Print the whole listing exactly.
Begin
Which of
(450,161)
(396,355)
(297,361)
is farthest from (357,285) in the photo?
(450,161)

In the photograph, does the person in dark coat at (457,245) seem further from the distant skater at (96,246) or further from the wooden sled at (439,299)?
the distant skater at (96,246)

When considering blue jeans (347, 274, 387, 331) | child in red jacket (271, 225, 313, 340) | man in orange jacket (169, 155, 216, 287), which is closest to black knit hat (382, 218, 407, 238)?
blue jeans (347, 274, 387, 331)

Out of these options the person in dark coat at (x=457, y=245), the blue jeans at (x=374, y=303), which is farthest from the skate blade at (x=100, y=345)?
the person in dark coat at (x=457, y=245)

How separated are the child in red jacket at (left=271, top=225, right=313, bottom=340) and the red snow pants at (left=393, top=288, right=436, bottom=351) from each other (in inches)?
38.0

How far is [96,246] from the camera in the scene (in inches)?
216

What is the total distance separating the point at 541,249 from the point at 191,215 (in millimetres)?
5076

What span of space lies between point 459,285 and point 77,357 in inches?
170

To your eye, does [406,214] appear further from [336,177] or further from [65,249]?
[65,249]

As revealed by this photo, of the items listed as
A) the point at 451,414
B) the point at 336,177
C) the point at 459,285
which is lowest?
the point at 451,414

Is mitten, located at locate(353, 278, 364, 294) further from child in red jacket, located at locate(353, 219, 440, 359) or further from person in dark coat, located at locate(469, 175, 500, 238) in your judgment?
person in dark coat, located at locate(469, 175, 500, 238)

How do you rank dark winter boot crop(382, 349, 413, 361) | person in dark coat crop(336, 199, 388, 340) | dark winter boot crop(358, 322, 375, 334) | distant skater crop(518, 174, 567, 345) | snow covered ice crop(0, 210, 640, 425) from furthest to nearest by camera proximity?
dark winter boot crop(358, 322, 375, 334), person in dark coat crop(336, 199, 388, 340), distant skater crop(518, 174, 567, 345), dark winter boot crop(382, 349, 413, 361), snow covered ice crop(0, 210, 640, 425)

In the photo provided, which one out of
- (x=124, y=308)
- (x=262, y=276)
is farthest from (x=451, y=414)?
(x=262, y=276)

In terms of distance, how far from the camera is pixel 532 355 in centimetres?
End
Reply >>
Which of
(450,161)
(396,355)
(297,361)
is farthest from (357,285) in the photo?
(450,161)

In the photograph, does the person in dark coat at (457,245) seem further from the distant skater at (96,246) or further from the wooden sled at (439,299)?
the distant skater at (96,246)

When considering blue jeans (347, 274, 387, 331) | child in red jacket (271, 225, 313, 340) | man in orange jacket (169, 155, 216, 287), which is closest to black knit hat (382, 218, 407, 238)?
blue jeans (347, 274, 387, 331)

Out of these options the person in dark coat at (x=457, y=245), the blue jeans at (x=374, y=303), which is farthest from the skate blade at (x=100, y=345)?
the person in dark coat at (x=457, y=245)

How separated are the child in red jacket at (left=271, top=225, right=313, bottom=340) and the red snow pants at (left=393, top=288, right=436, bottom=351) from each other (in inches)?
38.0

How far is [96,246] from the camera in the scene (in inches)?
216

What is the total distance separating the point at 541,249 from the point at 191,215 (in millimetres)?
5076

What span of space lies between point 459,285 and point 77,357 in inches?
170

To your eye, does [406,214] appear further from [336,177] or further from [65,249]?
[65,249]

As revealed by this photo, of the items listed as
A) the point at 451,414
B) the point at 336,177
C) the point at 459,285
which is lowest?
the point at 451,414

Is mitten, located at locate(353, 278, 364, 294) further from child in red jacket, located at locate(353, 219, 440, 359) or further from person in dark coat, located at locate(469, 175, 500, 238) in your judgment?
person in dark coat, located at locate(469, 175, 500, 238)

How do you rank dark winter boot crop(382, 349, 413, 361) | person in dark coat crop(336, 199, 388, 340) | dark winter boot crop(358, 322, 375, 334) | distant skater crop(518, 174, 567, 345) | snow covered ice crop(0, 210, 640, 425) from furthest to nearest by camera proximity?
dark winter boot crop(358, 322, 375, 334), person in dark coat crop(336, 199, 388, 340), distant skater crop(518, 174, 567, 345), dark winter boot crop(382, 349, 413, 361), snow covered ice crop(0, 210, 640, 425)

In the photo provided, which one out of
- (x=124, y=308)
- (x=262, y=276)
is farthest from (x=451, y=414)?
(x=262, y=276)

In terms of distance, how far from the camera is pixel 532 355 in centimetres?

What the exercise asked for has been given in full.